Page text:
- Born: María Pilar Aquino March 6, 1956 Nayarit, Mexico

Academic background
- Alma mater: Theological Institute of Higher Studies in Mexico City; Pontifical University of Salamanca in Madrid;
- Thesis: Our Cry for Life. Latin American Theology from the Perspective of Women (1992)

Academic work
- Discipline: Theology
- School or tradition: Latin American liberation theology; Catholicism; Christian feminist;
- Institutions: Mount St. Mary's University, Los Angeles ; University of San Diego;
- Main interests: Latina Theological feminism; transnational feminism;

= María Pilar Aquino =

American Catholic feminist theologian (born 1956)

María Pilar Aquino (born March 6, 1956) is a Mexican-born American Catholic feminist theologian. She is currently Professor Emerita, Theology and Religious Studies, at the University of San Diego. Her primary areas of teaching and research were liberation theologies, social ethics, and feminist theologies.

She continues to serve on national and international editorial boards of prominent theological journals. Her 1992 book, Nuestro clamor por la vida. Teología latinoamericana desde la perspectiva de la mujer (Our Cry for Life. Latin American Theology from the Perspective of Women), stands out among her theological works and has been essential for the articulation of the feminist Latin American theology of liberation, especially in the fields of ecclesiology, spirituality, interculturality, and Latin American theology in the U.S.

==Early years==
Aquino was born into a rural family in Ixtlán del Río, Nayarit, Mexico on March 6, 1956. Her parents participated in the Bracero Program and emigrated to San Luis, Arizona, where she had contact with César Chávez's farm workers movement. From the age of 18 until 1983, Aquino belonged to the Society of Helpers of the Souls in Purgatory, an Ignatian spiritualist female congregation of French origin, devoted to caring for the most vulnerable. Aquino acknowledges that, as a young catechist, she was influenced by liberationist Catholic nuns working on the U.S.-Mexico border.

==Studies and academic activities==
Aquino obtained her degree in theology at the now-defunct Theological Institute of Higher Studies in Mexico City, and her degree was validated by the Pontifical Catholic University of Rio Grande do Sul in Porto Alegre, Brazil. In 1991, she obtained a doctorate in theology from the Pontifical University of Salamanca in Madrid, under the supervision of Casiano Floristán, a professor of practical theology. She was the first Catholic woman to earn a doctorate in theology from this university.

She was Professor of Theology at Mount Saint Mary's University, Los Angeles, a women's university of the Congregation of the Sisters of St. Joseph of Carondelet. She was on the board of directors of the Catholic Theological Society of America, and was a member of the advisory committee of the international theology journal Concilium. In 2000, she received an honorary doctorate from the University of Helsinki. She participated in the founding of the Academy of Hispanic Catholic Theologians in the U.S., and served as its president in 1993.

Prompt: Continue the biography of María Pilar Aquino from the point where it stops. The data that comes next was taken from a separate source.

Extracted entries:
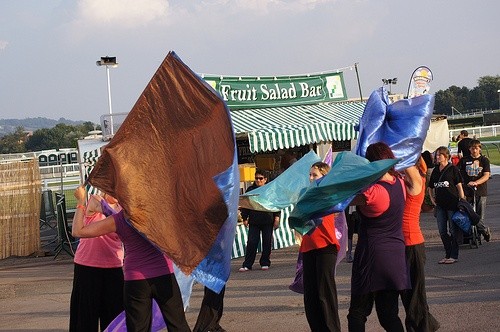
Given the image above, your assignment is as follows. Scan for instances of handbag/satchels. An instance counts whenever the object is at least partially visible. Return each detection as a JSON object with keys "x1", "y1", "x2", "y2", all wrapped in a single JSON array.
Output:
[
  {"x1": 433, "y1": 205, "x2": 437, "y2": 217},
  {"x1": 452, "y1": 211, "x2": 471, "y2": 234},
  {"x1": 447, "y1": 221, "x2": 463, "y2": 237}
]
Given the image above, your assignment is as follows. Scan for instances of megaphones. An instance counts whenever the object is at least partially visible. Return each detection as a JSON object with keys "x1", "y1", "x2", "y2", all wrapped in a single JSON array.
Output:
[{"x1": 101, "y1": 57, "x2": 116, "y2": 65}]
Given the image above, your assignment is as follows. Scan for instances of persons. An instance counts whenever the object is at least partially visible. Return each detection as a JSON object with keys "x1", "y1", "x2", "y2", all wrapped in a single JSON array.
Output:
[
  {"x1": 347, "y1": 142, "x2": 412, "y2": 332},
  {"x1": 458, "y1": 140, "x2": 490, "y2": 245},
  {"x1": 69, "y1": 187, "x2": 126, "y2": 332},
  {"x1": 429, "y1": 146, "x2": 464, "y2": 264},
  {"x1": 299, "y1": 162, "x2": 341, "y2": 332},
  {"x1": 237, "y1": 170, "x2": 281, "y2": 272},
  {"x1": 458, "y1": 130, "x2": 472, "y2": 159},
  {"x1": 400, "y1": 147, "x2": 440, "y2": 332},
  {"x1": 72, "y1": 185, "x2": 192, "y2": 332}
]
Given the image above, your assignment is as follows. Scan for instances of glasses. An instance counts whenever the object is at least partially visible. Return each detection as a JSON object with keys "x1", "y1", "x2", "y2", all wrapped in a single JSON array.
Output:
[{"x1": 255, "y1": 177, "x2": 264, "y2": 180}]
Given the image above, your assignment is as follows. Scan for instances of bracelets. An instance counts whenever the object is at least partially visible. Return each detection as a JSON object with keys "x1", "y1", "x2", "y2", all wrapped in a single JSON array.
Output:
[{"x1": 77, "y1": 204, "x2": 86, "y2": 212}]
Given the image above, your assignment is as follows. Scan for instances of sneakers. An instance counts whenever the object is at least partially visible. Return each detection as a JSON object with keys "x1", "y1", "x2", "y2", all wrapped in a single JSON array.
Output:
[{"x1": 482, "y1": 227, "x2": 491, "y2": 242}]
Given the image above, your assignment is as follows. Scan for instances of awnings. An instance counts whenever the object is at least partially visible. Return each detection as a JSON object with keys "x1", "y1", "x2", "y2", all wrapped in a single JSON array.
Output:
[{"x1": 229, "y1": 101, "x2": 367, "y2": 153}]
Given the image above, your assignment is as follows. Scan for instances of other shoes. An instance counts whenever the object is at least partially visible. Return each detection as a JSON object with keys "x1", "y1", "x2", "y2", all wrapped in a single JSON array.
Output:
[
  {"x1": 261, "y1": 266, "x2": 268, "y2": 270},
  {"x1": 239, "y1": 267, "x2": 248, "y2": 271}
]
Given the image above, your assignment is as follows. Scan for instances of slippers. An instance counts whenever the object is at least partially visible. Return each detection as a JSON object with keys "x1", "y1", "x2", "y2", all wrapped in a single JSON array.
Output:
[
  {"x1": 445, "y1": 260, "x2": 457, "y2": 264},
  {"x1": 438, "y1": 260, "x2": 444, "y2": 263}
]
---
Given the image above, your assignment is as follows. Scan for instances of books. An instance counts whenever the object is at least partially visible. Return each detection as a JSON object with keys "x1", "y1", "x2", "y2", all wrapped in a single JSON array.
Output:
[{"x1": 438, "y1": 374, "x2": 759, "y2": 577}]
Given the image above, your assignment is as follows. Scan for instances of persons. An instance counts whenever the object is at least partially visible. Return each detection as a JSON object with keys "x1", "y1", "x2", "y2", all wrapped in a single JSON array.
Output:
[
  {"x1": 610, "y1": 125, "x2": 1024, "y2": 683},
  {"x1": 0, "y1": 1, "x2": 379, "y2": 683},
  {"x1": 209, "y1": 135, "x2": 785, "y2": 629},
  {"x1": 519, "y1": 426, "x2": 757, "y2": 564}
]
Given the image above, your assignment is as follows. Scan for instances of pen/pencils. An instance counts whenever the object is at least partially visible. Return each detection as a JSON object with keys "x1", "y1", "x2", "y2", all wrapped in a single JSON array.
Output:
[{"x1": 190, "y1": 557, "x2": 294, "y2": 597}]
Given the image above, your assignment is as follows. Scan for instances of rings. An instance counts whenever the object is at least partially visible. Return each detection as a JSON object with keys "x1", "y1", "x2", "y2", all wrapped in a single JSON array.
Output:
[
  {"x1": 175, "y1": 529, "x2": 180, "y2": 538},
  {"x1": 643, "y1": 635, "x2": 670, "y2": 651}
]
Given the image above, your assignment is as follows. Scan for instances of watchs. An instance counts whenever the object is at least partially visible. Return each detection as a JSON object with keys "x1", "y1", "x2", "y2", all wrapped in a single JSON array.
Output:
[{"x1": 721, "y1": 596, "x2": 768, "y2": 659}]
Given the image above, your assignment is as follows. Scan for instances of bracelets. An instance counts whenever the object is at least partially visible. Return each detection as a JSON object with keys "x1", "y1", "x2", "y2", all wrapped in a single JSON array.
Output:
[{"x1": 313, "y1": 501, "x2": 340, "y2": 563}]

Answer to the exercise:
In 1988, she brought together Latin American theologians for the Intercontinental Conference of Third World Women Theologians, held in 1986 in Oaxtepec, Mexico, organized by the Women's Commission of the Ecumenical Association of Third World Theologians. (ASETT/EATWOT). The motto of the meeting was "Theology from the perspective of Third World women". During the Congress, topics such as biblical hermeneutics, Christology, ecclesiology, and spirituality were discussed.

She was co-founder and first President of the Academy of Catholic Hispanic Theologians of the United States. She was a member of the USD Theology and Religious Studies faculty from 1993 to 2018 and was named Professor Emerita in the College of Arts and Sciences in 2019.

==Feminist liberation theology==
In her first forays into theology, Aquino was strongly influenced by the work and thought of Elisabeth Schüssler Fiorenza. For Aquino, theology is understood "as a discipline […] that articulates the language of faith. It refers to an experience of life, rather than a speculative exposition of abstract truths."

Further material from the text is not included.